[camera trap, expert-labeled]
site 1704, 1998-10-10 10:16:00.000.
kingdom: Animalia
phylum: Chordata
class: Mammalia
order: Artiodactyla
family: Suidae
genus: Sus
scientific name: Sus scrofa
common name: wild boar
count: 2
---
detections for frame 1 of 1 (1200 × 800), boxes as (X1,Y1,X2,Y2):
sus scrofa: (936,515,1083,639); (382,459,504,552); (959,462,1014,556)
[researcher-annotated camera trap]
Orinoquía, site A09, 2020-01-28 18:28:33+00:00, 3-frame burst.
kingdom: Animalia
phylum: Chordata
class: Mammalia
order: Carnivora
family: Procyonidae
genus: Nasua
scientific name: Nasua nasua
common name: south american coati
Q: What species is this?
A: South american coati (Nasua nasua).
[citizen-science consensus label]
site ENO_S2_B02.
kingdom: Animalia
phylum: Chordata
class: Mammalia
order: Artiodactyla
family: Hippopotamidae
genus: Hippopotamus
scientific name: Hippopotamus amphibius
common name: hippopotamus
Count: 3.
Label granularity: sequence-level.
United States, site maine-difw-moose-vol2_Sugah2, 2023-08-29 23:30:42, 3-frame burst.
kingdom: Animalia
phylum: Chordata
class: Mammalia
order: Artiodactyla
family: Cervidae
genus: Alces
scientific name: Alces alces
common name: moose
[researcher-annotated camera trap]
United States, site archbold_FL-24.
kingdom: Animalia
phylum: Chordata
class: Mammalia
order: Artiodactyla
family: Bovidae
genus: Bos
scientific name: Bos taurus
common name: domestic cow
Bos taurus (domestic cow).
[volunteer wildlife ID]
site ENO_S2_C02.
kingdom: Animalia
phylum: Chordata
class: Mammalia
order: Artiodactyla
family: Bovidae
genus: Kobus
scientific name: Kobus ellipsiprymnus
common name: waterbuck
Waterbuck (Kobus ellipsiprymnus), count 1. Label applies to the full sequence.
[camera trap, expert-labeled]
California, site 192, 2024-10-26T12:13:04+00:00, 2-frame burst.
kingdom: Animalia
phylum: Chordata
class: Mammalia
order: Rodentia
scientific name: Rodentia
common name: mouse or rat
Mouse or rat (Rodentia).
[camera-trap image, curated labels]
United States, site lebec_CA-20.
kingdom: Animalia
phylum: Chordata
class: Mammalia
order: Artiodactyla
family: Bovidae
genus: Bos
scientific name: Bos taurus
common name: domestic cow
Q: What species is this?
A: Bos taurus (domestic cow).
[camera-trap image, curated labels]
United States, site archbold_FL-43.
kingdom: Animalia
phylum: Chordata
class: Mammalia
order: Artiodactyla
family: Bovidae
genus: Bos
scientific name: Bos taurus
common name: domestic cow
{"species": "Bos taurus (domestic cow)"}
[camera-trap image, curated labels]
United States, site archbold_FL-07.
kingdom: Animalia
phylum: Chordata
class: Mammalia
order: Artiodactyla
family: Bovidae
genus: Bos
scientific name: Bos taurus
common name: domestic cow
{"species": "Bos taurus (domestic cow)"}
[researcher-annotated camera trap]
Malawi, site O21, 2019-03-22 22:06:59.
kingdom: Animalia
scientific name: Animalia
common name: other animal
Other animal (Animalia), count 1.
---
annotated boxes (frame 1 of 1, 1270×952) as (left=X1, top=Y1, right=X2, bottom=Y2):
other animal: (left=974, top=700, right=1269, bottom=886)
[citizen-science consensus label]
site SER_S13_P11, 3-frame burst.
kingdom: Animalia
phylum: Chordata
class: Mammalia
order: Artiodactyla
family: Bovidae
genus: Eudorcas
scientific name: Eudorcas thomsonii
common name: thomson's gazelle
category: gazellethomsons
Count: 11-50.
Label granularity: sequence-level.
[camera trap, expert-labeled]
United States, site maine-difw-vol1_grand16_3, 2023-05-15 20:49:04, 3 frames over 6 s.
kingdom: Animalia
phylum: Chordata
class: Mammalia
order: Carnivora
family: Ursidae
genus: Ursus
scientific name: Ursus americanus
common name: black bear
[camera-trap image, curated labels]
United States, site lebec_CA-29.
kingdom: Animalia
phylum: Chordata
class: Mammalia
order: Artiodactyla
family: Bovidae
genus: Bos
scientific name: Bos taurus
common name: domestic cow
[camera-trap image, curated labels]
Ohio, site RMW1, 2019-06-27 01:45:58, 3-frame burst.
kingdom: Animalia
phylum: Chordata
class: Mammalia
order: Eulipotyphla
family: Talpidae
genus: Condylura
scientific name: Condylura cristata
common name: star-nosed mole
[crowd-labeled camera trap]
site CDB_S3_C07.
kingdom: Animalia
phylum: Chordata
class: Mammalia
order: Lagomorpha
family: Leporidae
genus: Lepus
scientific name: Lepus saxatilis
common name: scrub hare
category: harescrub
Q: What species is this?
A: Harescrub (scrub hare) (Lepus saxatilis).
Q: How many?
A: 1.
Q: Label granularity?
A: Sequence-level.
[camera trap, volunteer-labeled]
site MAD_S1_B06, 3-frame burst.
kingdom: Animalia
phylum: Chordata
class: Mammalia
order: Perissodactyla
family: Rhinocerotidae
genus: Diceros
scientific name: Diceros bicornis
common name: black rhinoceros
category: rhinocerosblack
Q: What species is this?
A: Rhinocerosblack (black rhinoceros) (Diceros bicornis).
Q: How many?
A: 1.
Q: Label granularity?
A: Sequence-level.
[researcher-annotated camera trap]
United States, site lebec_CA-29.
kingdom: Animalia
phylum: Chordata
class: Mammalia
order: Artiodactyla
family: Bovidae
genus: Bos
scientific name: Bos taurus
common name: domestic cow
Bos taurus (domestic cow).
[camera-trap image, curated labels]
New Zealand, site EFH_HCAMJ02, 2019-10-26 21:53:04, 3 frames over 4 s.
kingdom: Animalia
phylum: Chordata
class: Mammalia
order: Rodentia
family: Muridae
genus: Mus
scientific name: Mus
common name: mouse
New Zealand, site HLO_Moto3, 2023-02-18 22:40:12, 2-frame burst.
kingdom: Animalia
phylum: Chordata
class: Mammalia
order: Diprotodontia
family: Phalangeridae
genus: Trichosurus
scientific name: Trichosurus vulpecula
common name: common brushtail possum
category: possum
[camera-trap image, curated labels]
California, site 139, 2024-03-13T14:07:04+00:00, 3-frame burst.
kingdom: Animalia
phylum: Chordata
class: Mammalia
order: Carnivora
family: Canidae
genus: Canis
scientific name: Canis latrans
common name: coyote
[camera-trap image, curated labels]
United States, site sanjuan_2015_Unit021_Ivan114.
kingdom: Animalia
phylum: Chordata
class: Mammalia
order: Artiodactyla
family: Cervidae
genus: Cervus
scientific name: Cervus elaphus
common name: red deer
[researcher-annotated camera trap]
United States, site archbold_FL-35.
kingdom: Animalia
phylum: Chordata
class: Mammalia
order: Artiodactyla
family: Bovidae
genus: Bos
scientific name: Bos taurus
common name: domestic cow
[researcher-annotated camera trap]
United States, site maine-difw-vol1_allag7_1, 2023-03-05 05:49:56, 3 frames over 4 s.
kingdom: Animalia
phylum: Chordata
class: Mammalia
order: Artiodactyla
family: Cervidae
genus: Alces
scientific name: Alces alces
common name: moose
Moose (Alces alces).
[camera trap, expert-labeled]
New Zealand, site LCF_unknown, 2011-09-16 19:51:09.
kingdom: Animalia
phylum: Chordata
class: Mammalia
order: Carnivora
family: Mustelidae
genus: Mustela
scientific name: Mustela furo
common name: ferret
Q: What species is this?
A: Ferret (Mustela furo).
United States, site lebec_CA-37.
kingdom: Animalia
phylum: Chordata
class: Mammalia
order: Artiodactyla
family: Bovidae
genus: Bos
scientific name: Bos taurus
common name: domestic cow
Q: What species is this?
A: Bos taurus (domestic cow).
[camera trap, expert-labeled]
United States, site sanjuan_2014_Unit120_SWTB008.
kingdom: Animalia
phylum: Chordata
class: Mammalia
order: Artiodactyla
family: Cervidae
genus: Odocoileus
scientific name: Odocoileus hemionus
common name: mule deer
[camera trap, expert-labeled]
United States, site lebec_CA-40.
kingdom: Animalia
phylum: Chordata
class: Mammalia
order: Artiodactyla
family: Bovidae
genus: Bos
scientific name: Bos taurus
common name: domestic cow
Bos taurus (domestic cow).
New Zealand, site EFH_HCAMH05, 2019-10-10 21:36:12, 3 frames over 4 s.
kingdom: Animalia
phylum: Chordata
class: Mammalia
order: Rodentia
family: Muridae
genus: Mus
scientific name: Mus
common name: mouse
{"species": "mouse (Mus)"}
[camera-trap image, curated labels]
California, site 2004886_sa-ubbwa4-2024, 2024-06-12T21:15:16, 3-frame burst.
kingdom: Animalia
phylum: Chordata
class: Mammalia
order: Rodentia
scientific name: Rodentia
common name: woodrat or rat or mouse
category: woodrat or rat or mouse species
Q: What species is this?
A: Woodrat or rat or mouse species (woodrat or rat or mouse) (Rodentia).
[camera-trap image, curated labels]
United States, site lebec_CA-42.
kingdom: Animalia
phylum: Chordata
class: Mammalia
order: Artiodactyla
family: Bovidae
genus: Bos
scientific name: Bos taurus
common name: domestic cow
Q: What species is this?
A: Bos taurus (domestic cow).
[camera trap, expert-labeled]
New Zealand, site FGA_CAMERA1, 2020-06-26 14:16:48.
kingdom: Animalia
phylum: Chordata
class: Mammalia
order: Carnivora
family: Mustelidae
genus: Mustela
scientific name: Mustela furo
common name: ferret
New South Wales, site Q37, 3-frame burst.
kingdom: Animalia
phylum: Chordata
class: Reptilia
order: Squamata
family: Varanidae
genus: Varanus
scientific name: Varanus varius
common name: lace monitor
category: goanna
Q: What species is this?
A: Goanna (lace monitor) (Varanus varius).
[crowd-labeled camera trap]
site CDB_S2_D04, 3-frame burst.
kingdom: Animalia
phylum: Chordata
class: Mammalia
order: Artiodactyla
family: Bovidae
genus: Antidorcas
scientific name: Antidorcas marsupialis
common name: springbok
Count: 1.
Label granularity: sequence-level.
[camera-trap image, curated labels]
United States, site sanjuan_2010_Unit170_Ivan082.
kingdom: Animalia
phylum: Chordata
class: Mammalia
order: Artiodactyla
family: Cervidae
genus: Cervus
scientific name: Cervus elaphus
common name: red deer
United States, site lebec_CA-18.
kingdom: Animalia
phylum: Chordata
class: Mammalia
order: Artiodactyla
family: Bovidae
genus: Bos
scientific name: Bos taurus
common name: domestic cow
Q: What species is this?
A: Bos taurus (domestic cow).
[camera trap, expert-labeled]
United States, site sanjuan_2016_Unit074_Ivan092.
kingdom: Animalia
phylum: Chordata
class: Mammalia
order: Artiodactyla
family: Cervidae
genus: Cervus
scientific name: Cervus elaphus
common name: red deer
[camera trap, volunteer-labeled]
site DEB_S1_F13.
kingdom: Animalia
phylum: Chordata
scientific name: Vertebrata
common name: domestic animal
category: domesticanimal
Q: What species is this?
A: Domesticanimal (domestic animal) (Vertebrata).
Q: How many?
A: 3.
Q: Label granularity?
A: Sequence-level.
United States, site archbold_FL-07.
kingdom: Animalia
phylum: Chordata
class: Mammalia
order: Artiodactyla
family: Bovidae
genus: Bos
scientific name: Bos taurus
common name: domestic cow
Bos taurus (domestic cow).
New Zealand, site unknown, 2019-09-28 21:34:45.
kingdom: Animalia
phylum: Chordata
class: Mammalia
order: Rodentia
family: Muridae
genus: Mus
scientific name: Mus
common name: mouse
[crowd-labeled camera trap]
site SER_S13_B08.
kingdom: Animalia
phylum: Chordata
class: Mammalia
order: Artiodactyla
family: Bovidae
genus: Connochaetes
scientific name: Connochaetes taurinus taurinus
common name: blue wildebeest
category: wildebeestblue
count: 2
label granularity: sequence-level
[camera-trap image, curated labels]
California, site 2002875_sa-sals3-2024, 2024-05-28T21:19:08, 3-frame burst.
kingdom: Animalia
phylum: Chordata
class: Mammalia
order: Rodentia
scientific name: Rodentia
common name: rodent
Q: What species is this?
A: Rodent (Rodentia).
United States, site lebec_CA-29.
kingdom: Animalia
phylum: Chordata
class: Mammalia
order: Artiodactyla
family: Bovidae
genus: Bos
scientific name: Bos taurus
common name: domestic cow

### WHAT TO PRODUCE
Pull every line with the word "maine" from the data.

### FINAL ANSWER
United States, site maine-difw-moose-vol2_Sugah2, 2023-08-29 23:30:42, 3-frame burst.
United States, site maine-difw-vol1_grand16_3, 2023-05-15 20:49:04, 3 frames over 6 s.
United States, site maine-difw-vol1_allag7_1, 2023-03-05 05:49:56, 3 frames over 4 s.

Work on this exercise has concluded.